» Aim of the task:
Transcribe the listing word for word.

# # #

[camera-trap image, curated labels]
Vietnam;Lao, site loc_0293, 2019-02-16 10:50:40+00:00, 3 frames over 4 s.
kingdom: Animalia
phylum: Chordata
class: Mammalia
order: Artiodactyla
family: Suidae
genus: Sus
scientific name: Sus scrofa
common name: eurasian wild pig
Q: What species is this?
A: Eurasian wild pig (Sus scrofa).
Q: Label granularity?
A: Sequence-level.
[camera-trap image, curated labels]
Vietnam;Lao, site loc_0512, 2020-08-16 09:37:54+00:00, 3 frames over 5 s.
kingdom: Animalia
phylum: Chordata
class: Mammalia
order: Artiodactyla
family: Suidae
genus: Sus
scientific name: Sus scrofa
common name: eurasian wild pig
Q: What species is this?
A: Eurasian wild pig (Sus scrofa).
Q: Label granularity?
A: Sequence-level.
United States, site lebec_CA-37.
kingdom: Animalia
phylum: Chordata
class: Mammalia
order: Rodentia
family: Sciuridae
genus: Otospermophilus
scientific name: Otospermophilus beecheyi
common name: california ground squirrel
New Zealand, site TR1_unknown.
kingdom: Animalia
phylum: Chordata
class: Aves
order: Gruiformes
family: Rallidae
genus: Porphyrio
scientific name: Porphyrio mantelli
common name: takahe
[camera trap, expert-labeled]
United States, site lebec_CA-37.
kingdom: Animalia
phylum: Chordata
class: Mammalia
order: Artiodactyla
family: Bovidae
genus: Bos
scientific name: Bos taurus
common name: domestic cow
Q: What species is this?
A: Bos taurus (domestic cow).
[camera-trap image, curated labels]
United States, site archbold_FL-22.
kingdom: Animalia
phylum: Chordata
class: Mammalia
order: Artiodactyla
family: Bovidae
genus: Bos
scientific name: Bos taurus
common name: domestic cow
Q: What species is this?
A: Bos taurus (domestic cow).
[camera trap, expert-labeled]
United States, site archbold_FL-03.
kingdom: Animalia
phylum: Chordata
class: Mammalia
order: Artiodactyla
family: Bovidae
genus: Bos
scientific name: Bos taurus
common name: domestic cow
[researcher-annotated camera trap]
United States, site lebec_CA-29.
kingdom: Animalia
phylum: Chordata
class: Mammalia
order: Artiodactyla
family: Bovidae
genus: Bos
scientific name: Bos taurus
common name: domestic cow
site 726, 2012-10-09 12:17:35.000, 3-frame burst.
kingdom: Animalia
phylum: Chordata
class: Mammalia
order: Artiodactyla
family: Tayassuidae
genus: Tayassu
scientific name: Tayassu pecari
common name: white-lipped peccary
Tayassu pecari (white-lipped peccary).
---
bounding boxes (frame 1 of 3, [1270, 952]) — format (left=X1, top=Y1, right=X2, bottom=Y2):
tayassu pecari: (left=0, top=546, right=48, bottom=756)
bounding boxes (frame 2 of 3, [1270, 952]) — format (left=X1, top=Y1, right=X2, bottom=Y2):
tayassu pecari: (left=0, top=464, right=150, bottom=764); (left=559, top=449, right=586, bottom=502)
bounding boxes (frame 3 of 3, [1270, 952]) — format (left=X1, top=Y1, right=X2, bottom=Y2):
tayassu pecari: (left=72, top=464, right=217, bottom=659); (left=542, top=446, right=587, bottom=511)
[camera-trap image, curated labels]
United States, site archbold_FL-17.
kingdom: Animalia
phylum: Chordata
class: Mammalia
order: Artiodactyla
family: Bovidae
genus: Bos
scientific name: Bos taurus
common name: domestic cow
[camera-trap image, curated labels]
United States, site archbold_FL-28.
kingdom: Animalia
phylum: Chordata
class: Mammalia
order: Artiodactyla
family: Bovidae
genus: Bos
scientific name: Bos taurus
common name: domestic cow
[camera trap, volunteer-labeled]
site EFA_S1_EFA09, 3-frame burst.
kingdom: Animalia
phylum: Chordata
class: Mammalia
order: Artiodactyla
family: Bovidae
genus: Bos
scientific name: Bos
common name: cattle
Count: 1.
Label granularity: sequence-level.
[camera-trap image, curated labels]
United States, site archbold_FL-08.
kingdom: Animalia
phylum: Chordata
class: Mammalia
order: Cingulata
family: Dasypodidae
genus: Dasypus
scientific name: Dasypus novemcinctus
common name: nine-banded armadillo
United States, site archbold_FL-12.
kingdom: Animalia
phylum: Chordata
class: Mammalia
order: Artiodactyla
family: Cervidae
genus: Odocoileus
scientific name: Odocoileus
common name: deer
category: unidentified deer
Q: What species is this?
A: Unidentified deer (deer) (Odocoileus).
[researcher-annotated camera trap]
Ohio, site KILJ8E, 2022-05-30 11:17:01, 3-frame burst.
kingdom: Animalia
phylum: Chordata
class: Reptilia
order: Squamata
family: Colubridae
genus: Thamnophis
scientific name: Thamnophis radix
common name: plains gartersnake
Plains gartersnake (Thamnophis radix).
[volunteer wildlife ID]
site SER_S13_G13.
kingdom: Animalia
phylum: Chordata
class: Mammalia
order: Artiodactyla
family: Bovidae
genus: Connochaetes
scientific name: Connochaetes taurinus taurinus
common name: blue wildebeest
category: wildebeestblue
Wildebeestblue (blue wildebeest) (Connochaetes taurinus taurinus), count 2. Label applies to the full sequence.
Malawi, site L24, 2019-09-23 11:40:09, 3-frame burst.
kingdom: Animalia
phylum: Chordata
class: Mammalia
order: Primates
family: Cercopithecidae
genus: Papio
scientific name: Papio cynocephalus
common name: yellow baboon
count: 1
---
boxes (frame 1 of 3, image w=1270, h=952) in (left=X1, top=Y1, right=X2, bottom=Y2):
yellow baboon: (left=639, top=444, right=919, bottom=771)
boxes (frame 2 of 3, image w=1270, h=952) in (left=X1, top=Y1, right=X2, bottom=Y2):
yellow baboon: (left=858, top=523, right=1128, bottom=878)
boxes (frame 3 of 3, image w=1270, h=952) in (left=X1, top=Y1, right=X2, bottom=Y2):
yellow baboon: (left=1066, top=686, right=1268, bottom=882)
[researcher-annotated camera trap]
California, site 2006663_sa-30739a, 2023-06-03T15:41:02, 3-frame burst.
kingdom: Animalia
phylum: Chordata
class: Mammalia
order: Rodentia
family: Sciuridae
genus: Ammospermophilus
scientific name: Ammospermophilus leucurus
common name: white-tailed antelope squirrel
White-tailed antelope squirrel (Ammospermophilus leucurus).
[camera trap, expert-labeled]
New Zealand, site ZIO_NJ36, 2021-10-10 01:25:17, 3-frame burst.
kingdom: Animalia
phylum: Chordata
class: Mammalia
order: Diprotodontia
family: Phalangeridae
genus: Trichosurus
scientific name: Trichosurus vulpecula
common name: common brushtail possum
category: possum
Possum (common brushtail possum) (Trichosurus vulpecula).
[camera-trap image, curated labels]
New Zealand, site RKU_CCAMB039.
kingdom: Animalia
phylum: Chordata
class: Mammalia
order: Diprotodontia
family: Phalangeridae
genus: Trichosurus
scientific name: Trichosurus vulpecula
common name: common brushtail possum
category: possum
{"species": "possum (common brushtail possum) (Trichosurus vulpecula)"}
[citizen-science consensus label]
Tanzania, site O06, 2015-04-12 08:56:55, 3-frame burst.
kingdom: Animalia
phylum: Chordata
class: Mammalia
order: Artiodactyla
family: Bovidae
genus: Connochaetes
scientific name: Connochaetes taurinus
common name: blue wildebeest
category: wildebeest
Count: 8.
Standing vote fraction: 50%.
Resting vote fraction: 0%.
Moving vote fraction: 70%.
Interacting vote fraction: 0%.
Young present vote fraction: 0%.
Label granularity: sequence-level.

# # #

» Solution:
[camera-trap image, curated labels]
Vietnam;Lao, site loc_0293, 2019-02-16 10:50:40+00:00, 3 frames over 4 s.
kingdom: Animalia
phylum: Chordata
class: Mammalia
order: Artiodactyla
family: Suidae
genus: Sus
scientific name: Sus scrofa
common name: eurasian wild pig
Q: What species is this?
A: Eurasian wild pig (Sus scrofa).
Q: Label granularity?
A: Sequence-level.
[camera-trap image, curated labels]
Vietnam;Lao, site loc_0512, 2020-08-16 09:37:54+00:00, 3 frames over 5 s.
kingdom: Animalia
phylum: Chordata
class: Mammalia
order: Artiodactyla
family: Suidae
genus: Sus
scientific name: Sus scrofa
common name: eurasian wild pig
Q: What species is this?
A: Eurasian wild pig (Sus scrofa).
Q: Label granularity?
A: Sequence-level.
United States, site lebec_CA-37.
kingdom: Animalia
phylum: Chordata
class: Mammalia
order: Rodentia
family: Sciuridae
genus: Otospermophilus
scientific name: Otospermophilus beecheyi
common name: california ground squirrel
New Zealand, site TR1_unknown.
kingdom: Animalia
phylum: Chordata
class: Aves
order: Gruiformes
family: Rallidae
genus: Porphyrio
scientific name: Porphyrio mantelli
common name: takahe
[camera trap, expert-labeled]
United States, site lebec_CA-37.
kingdom: Animalia
phylum: Chordata
class: Mammalia
order: Artiodactyla
family: Bovidae
genus: Bos
scientific name: Bos taurus
common name: domestic cow
Q: What species is this?
A: Bos taurus (domestic cow).
[camera-trap image, curated labels]
United States, site archbold_FL-22.
kingdom: Animalia
phylum: Chordata
class: Mammalia
order: Artiodactyla
family: Bovidae
genus: Bos
scientific name: Bos taurus
common name: domestic cow
Q: What species is this?
A: Bos taurus (domestic cow).
[camera trap, expert-labeled]
United States, site archbold_FL-03.
kingdom: Animalia
phylum: Chordata
class: Mammalia
order: Artiodactyla
family: Bovidae
genus: Bos
scientific name: Bos taurus
common name: domestic cow
[researcher-annotated camera trap]
United States, site lebec_CA-29.
kingdom: Animalia
phylum: Chordata
class: Mammalia
order: Artiodactyla
family: Bovidae
genus: Bos
scientific name: Bos taurus
common name: domestic cow
site 726, 2012-10-09 12:17:35.000, 3-frame burst.
kingdom: Animalia
phylum: Chordata
class: Mammalia
order: Artiodactyla
family: Tayassuidae
genus: Tayassu
scientific name: Tayassu pecari
common name: white-lipped peccary
Tayassu pecari (white-lipped peccary).
---
bounding boxes (frame 1 of 3, [1270, 952]) — format (left=X1, top=Y1, right=X2, bottom=Y2):
tayassu pecari: (left=0, top=546, right=48, bottom=756)
bounding boxes (frame 2 of 3, [1270, 952]) — format (left=X1, top=Y1, right=X2, bottom=Y2):
tayassu pecari: (left=0, top=464, right=150, bottom=764); (left=559, top=449, right=586, bottom=502)
bounding boxes (frame 3 of 3, [1270, 952]) — format (left=X1, top=Y1, right=X2, bottom=Y2):
tayassu pecari: (left=72, top=464, right=217, bottom=659); (left=542, top=446, right=587, bottom=511)
[camera-trap image, curated labels]
United States, site archbold_FL-17.
kingdom: Animalia
phylum: Chordata
class: Mammalia
order: Artiodactyla
family: Bovidae
genus: Bos
scientific name: Bos taurus
common name: domestic cow
[camera-trap image, curated labels]
United States, site archbold_FL-28.
kingdom: Animalia
phylum: Chordata
class: Mammalia
order: Artiodactyla
family: Bovidae
genus: Bos
scientific name: Bos taurus
common name: domestic cow
[camera trap, volunteer-labeled]
site EFA_S1_EFA09, 3-frame burst.
kingdom: Animalia
phylum: Chordata
class: Mammalia
order: Artiodactyla
family: Bovidae
genus: Bos
scientific name: Bos
common name: cattle
Count: 1.
Label granularity: sequence-level.
[camera-trap image, curated labels]
United States, site archbold_FL-08.
kingdom: Animalia
phylum: Chordata
class: Mammalia
order: Cingulata
family: Dasypodidae
genus: Dasypus
scientific name: Dasypus novemcinctus
common name: nine-banded armadillo
United States, site archbold_FL-12.
kingdom: Animalia
phylum: Chordata
class: Mammalia
order: Artiodactyla
family: Cervidae
genus: Odocoileus
scientific name: Odocoileus
common name: deer
category: unidentified deer
Q: What species is this?
A: Unidentified deer (deer) (Odocoileus).
[researcher-annotated camera trap]
Ohio, site KILJ8E, 2022-05-30 11:17:01, 3-frame burst.
kingdom: Animalia
phylum: Chordata
class: Reptilia
order: Squamata
family: Colubridae
genus: Thamnophis
scientific name: Thamnophis radix
common name: plains gartersnake
Plains gartersnake (Thamnophis radix).
[volunteer wildlife ID]
site SER_S13_G13.
kingdom: Animalia
phylum: Chordata
class: Mammalia
order: Artiodactyla
family: Bovidae
genus: Connochaetes
scientific name: Connochaetes taurinus taurinus
common name: blue wildebeest
category: wildebeestblue
Wildebeestblue (blue wildebeest) (Connochaetes taurinus taurinus), count 2. Label applies to the full sequence.
Malawi, site L24, 2019-09-23 11:40:09, 3-frame burst.
kingdom: Animalia
phylum: Chordata
class: Mammalia
order: Primates
family: Cercopithecidae
genus: Papio
scientific name: Papio cynocephalus
common name: yellow baboon
count: 1
---
boxes (frame 1 of 3, image w=1270, h=952) in (left=X1, top=Y1, right=X2, bottom=Y2):
yellow baboon: (left=639, top=444, right=919, bottom=771)
boxes (frame 2 of 3, image w=1270, h=952) in (left=X1, top=Y1, right=X2, bottom=Y2):
yellow baboon: (left=858, top=523, right=1128, bottom=878)
boxes (frame 3 of 3, image w=1270, h=952) in (left=X1, top=Y1, right=X2, bottom=Y2):
yellow baboon: (left=1066, top=686, right=1268, bottom=882)
[researcher-annotated camera trap]
California, site 2006663_sa-30739a, 2023-06-03T15:41:02, 3-frame burst.
kingdom: Animalia
phylum: Chordata
class: Mammalia
order: Rodentia
family: Sciuridae
genus: Ammospermophilus
scientific name: Ammospermophilus leucurus
common name: white-tailed antelope squirrel
White-tailed antelope squirrel (Ammospermophilus leucurus).
[camera trap, expert-labeled]
New Zealand, site ZIO_NJ36, 2021-10-10 01:25:17, 3-frame burst.
kingdom: Animalia
phylum: Chordata
class: Mammalia
order: Diprotodontia
family: Phalangeridae
genus: Trichosurus
scientific name: Trichosurus vulpecula
common name: common brushtail possum
category: possum
Possum (common brushtail possum) (Trichosurus vulpecula).
[camera-trap image, curated labels]
New Zealand, site RKU_CCAMB039.
kingdom: Animalia
phylum: Chordata
class: Mammalia
order: Diprotodontia
family: Phalangeridae
genus: Trichosurus
scientific name: Trichosurus vulpecula
common name: common brushtail possum
category: possum
{"species": "possum (common brushtail possum) (Trichosurus vulpecula)"}
[citizen-science consensus label]
Tanzania, site O06, 2015-04-12 08:56:55, 3-frame burst.
kingdom: Animalia
phylum: Chordata
class: Mammalia
order: Artiodactyla
family: Bovidae
genus: Connochaetes
scientific name: Connochaetes taurinus
common name: blue wildebeest
category: wildebeest
Count: 8.
Standing vote fraction: 50%.
Resting vote fraction: 0%.
Moving vote fraction: 70%.
Interacting vote fraction: 0%.
Young present vote fraction: 0%.
Label granularity: sequence-level.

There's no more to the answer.